Wood credits the team’s success to hard work studying securities law and two-hour prep sessions held several times a week with Suffolk Law alumni and faculty experts. The alumni assisting the team ranged from prominent securities and investment attorneys to a U.S. Securities & Exchange Commission regulator. The preparation helped the team both to understand the nuances of the law and to handle intense, curve-ball questions, he says.

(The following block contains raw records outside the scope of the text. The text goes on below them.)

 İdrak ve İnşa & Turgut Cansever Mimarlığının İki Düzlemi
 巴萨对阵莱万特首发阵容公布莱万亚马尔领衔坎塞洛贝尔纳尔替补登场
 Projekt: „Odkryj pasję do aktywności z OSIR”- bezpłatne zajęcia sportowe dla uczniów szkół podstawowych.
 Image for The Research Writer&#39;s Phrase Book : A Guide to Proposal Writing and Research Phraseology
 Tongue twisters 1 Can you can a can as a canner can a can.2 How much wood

Wood, a judicial intern for Massachusetts Supreme Court Justice Elspeth B. Cypher, JD ’86, says he got comfortable delivering oral arguments this year after competing in and winning one of Suffolk’s in-house appellate moot court competitions and the Second-Year Mock Trial Competition. Those Suffolk competitions often are judged by expert faculty, law firm partner alumni, and sitting and retired judges. Wood also is a competitor on the school’s highly successful National Trial Competition Team, which has won one of the two major national trial competition regional tournaments 29 times in the last 34 years.

Suffolk Law Professor Joseph Franco, a former attorney in the office of the General Counsel of the Securities and Exchange Commission, was one of the team’s key advisers. Franco and the expert alumni “were a huge help in getting me comfortable with the substance and nuance of this complex area of law,” says Wood.

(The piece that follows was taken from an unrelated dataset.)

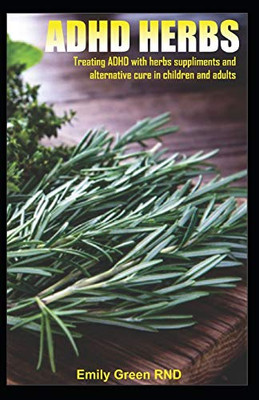 ADHD HERBS: Treating ADHD with herbs suppliments and alternative cure in children and adults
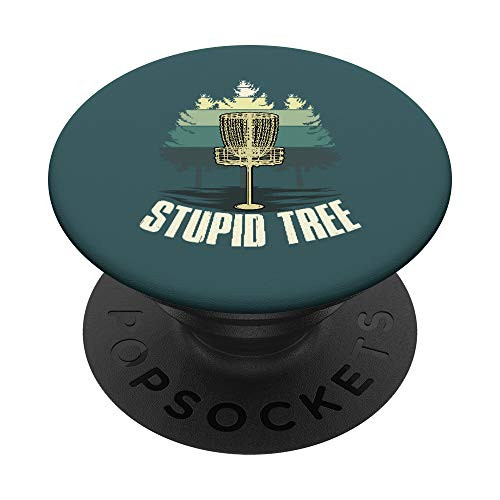 Funny Stupid Tree Disc Golf Ultimate Frisbee Golf Frolf PopSockets Grip and Stand for Phones and Tablets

Gaining comfort under fire

Another student on the team, Dylan Woods, had a different set of problems to overcome. While he had some background in securities law, he didn’t feel comfortable as a litigator. “I made all of the classic mistakes during oral argument practice. I came up with a fully typed, several page speech, which I’m reading robotically line by line, swaying and gripping the podium. Looking down, stuttering. Professor Franco, week after week, got me to look him in the eye and, without looking down, make my argument. He’s quite a dedicated guy,” says Woods, who is a member of Suffolk Law’s Transnational Law Review and has a job with the consulting firm Robert M. Curry & Associates in Boston this summer.

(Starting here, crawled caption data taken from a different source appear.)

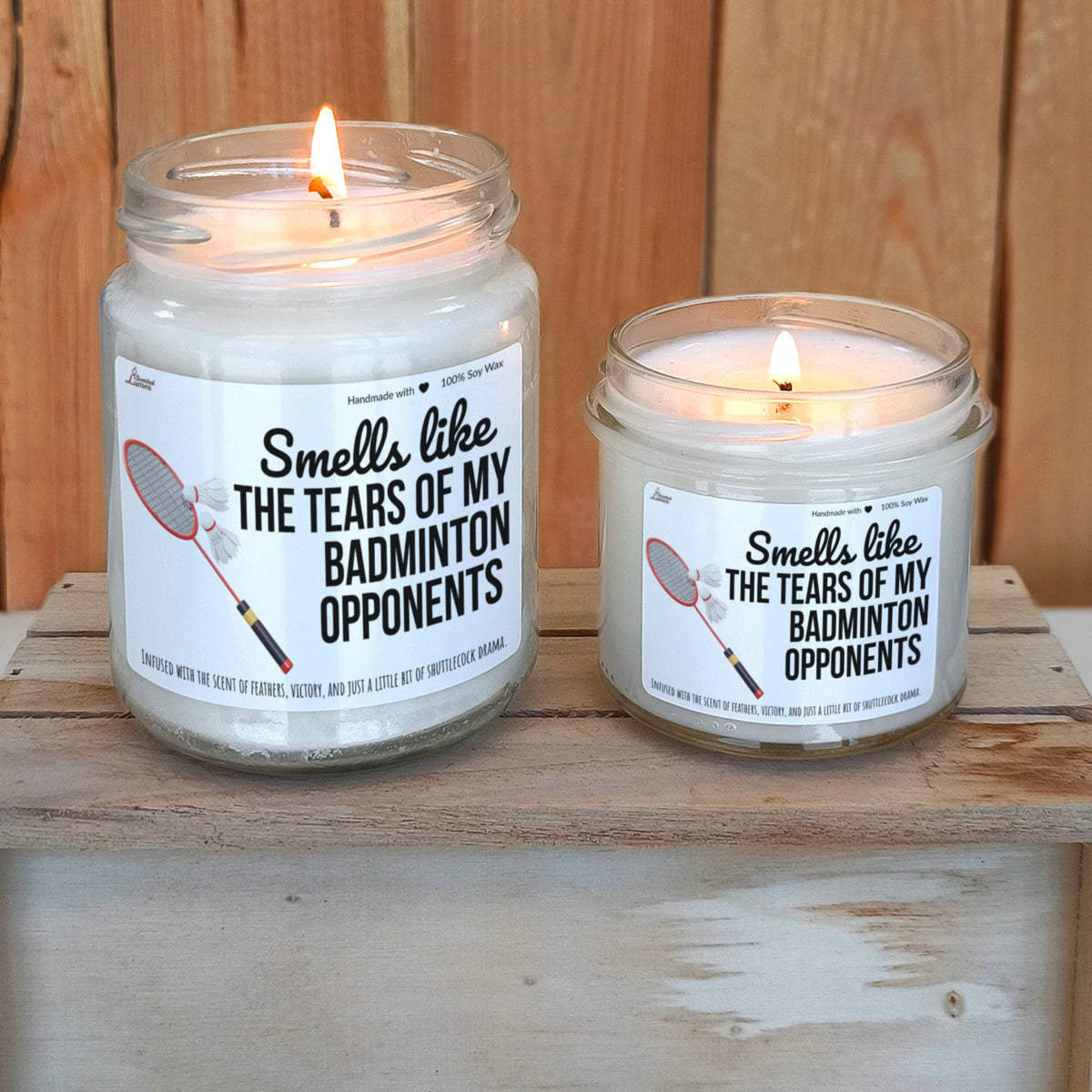 Smells like the tears of my Badminton opponents Scented Soy Candle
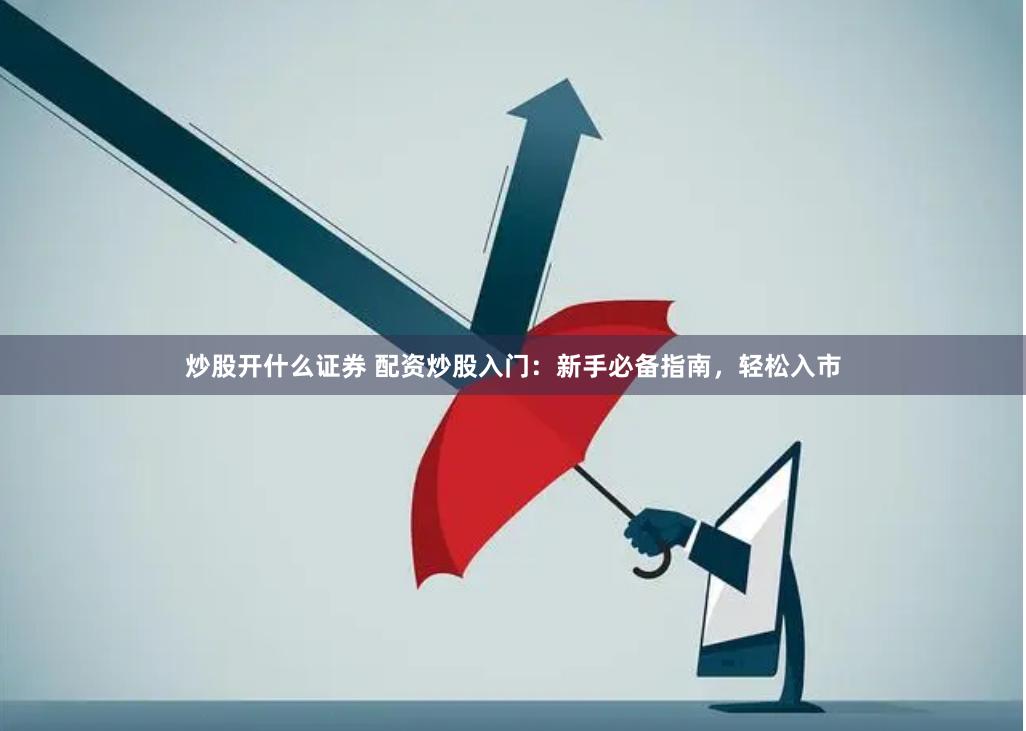 炒股开什么证券 配资炒股入门：新手必备指南，轻松入市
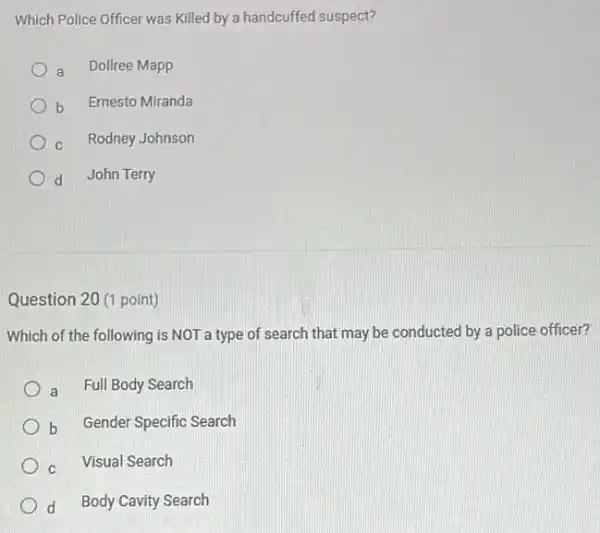 Which Police Officer was Killed by a handcuffed suspect?
a Dollree Mapp
b
Ernesto Miranda
c Rodney Johnson
d John Terry
Question 20 (1 point)
Which of the following is NOT a type of search that may be conducted by a police officer?
a Full Body Search
b Gender Specific Search
C Visual Search
d Body Cavity Search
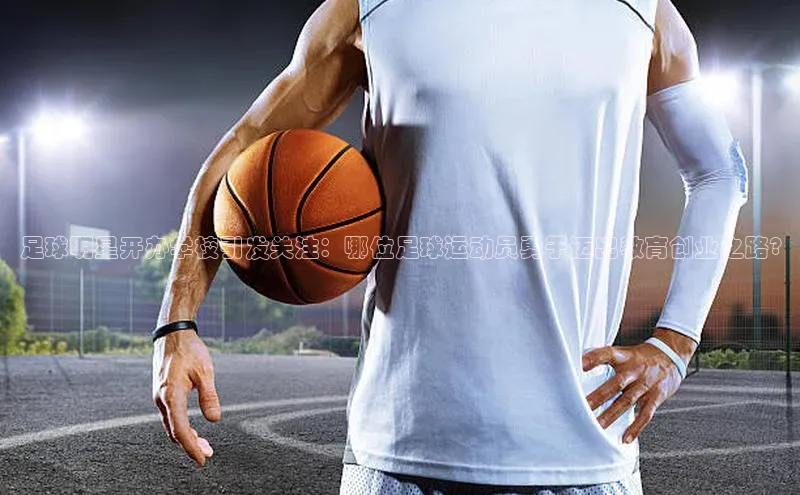 6688体育集团app下载网易足球明星开办学校引发关注：哪位足球运动员勇于迈出教育创业之路?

“It was quite the radical transformation to get me to a place where I could take hardball questions from circuit court judges and Samuel Alito.”

The experience gained from taking high court judges’ questions helps prepare you for job interviews, Woods says. The judges tend to “pull you back to a sore spot in your argument,” and after facing that, “you feel that you can survive a tough interview question or a grilling from an attorney with more experience.”

Prepped for a “Hot Bench”

“It’s called a ‘hot bench,’ when you’re getting pointed questions, one after another,” says team member Margaret Stratton, “and we went through that in practice with alumni experts and Professor Franco. It was like a contact sport. By the end, we didn’t feel intimidated.” Stratton will be working as a summer associate at Goodwin Procter and is the incoming editor-in-chief for Suffolk University Law Review.

At the beginning of the team’s preparations, Stratton says she was guilty of “speed-talking and cramming in arguments.” In competition, she wrote in the middle of her notes, in capital letters, “GO SLOW. SLOW DOWN.”

“I learned that it’s not enough to just make the right argument. You need to be convincing, deliver with some punch. I felt myself getting better each round.” The Kaufman Competition, she adds, “was by far the best thing I’ve done in law school.”

Winning best brief was especially gratifying. The competition rules indicated that the brief had to be written without outside help. “There were three of us, each with a different voice and style and we needed to build something cohesive and persuasive. It was so validating to be called up as the first place team.”

After an environmental disaster

The Kaufman Competition features important unresolved legal issues in securities litigation. This year’s problem involved a fictional oil-fracking corporation that contended in its required disclosures that it adhered to environmentally sound practices. Its fracking operations subsequently triggered a major environmental disaster.

Students representing the fictional investors and company presented legal arguments on whether the generalized disclosures could be subject to legal penalties when the company was aware of information suggesting potential problems and whether the company’s chief executive officer could be held personally liable.